Now... take \begin{align} A &= [0,1]^2 \cup \{(2,2)\} \\ B &= [0,1]^2, \end{align} each with the subspace metric, and the two dimensional Lebesgue measure restricted to the space (denoted by $\mu_A$ and $\mu_B$). For any point $x \in [0,1]^2$, the local dimension of the measure is given by $$ \loc \mu_A(x) = \loc \mu_B(x) = 2. $$ Note that the computation is identical that in (*) for any interior point (with $r$ sufficiently small), and similar for boundary and "corner" points (the $\pi$ is replaced with $\pi/2$ or $\pi/4$.
On the other hand, for the point $(2,2)$, the local dimension is a slightly more wily beast. The two dimensional Lebesgue measure of an isolated point is $0$, thus for any sufficiently small $r$, we have $$\mu_A\bigl( A \cap B((2,2), r)\bigr) = 0.$$ In this context, it is (perhaps) reasonable to define $\log(0) = -\infty$. With respect to this convention, $$\loc \mu_A((2,2)) = \lim_{r \downarrow 0} \frac{\log( 0 )}{ \log(r) } = -\infty. $$ It is, therefore, reasonable to conclude that $$ \loc \mu_A(A) = \{2,-\infty\}, \qquad\text{and}\qquad \loc \mu_B(B) = \{2\}. $$
It is, perhaps, worth noting that this computation indicates that an isolated point in this space is not zero dimensional, but is, instead "negative infinite dimensional". This is an entirely reasonable interpretation, and has to do with the fact that points are null sets for the Lebesgue measure. You might consider what would happen if you gave the point counting measure (so that $\mu_A((2,2)) = 1$).

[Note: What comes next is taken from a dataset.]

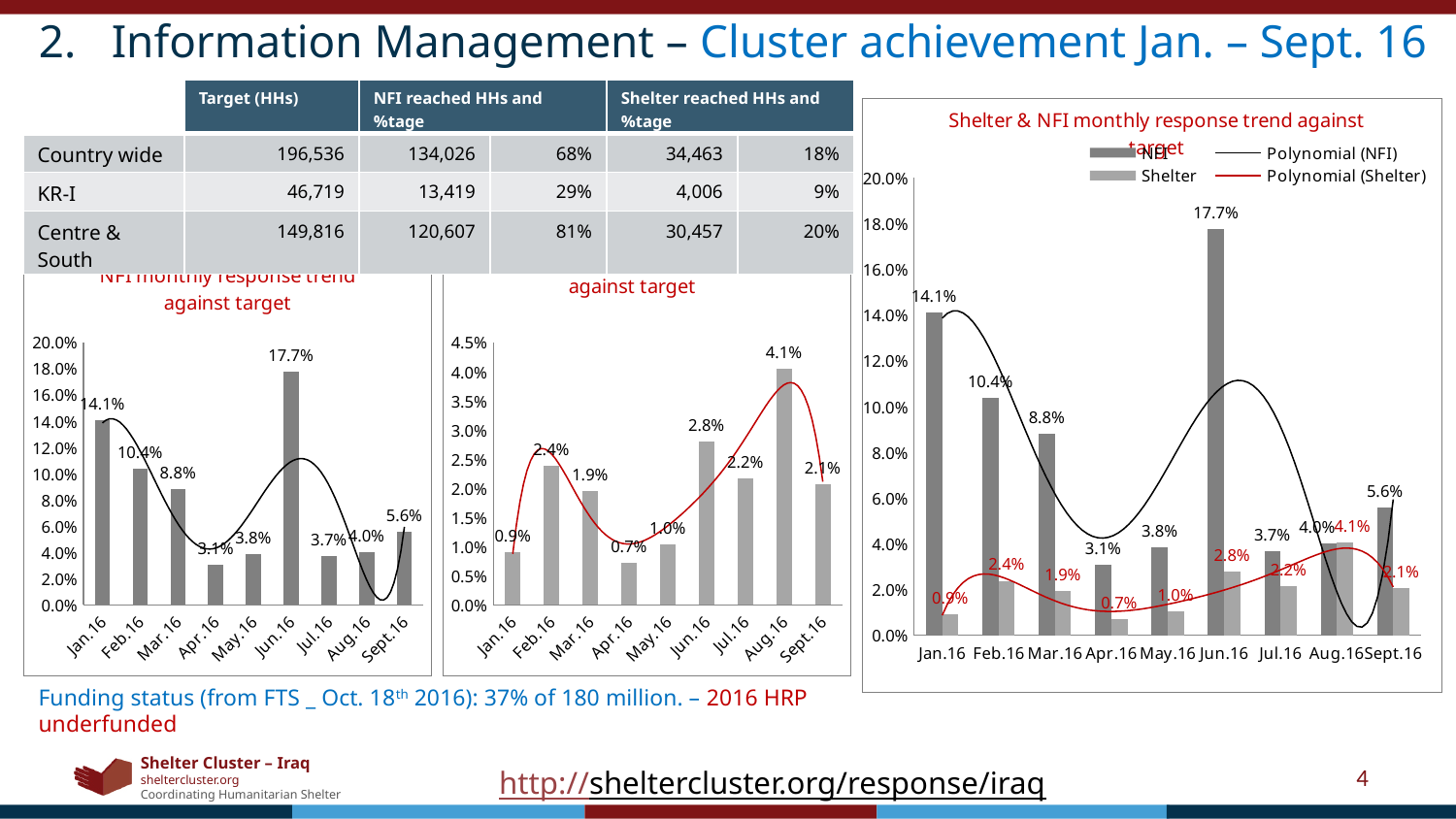
In the bottom-middle shelter chart, what is the difference between the Jun.16 and Jul.16 values? 0.6% In the 'NFI monthly response trend against target' chart, what is the value for Jun.16? 17.7% In the 'Shelter & NFI monthly response trend against target' chart, how many entries does the legend list? 4 In the bottom-middle shelter chart, which month has the lowest value? Apr.16 In the 'NFI monthly response trend against target' chart, which month has the lowest value? Apr.16 What kind of chart is the 'NFI monthly response trend against target' chart? Bar chart In the 'Shelter & NFI monthly response trend against target' chart, what is the Shelter value for Sept.16? 2.1% In the 'NFI monthly response trend against target' chart, which month has the highest value? Jun.16 In the bottom-middle shelter chart, which is larger, the value for Feb.16 or the value for Jun.16? Jun.16 In the 'NFI monthly response trend against target' chart, how many months are plotted? 9 In the 'NFI monthly response trend against target' chart, what is the difference between the Jan.16 and Feb.16 values? 3.7% In the bottom-middle shelter chart, what is the value for Aug.16? 4.1%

Another (related) approach might be to massage the theory of the complex dimensions of a relative fractal drum (RFD), introduced by Lapidus and collaborators, and described in some detail in chapter 5 of [2]. I am not going to get into this in too much detail here, as it takes a little work to develop the right tools, but I will note that the theory of RFDs gives us much better language for talking about spaces which have "negative" dimension (including negative infinite dimension).
[1] Falconer, Kenneth, Fractal geometry. Mathematical foundations and applications, Hoboken, NJ: John Wiley & Sons (ISBN 978-1-119-94239-9/hbk). xxx, 368 p. (2014). ZBL1285.28011.
[2] Lapidus, Michel L.; van Frankenhuijsen, Machiel, Fractal geometry, complex dimensions and zeta functions. Geometry and spectra of fractal strings, Springer Monographs in Mathematics. New York, NY: Springer (ISBN 978-1-4614-2175-7/hbk; 978-1-4614-2176-4/ebook). xxvi, 567 p. (2013). ZBL1261.28011.
For any point $x$ in any metric space $X$ you can consider the "local dimension at $x$ with radius $r$," namely the Hausdorff dimension of the closed ball
$$B_r(x) = \{ y \in x : d(x, y) \le r \}$$
of radius $r$ around $x$. If this dimension is constant for all sufficiently small $r$ you can consider the "local dimension at $x$" to be this constant value. Probably a similar definition can be written down for local topological dimensions.
A solid square $[0, 1] \times [0, 1]$ has local dimension $2$ at every point, and the isolated point in $A$ has local dimension $0$. So $A$ and $B$ can be distinguished by the fact that the local dimension of every point in $B$ is $2$, whereas this is not true for $A$.
This seems to me to be more or less the obvious thing to do and I'm surprised this isn't standard. Dimensions are inherently local. In other words, the dimension of a geometric object $X$ is inherently not a number but a function on $X$ given by the local dimension at $x \in X$. It happens that we often consider $X$ such that the local dimension at every point is the same number $d$, in which case it would make sense to say that $X$ has dimension $d$. But this is not true in your case, so I'm suggesting that in your case we instead consider the more refined invariant given by local dimension.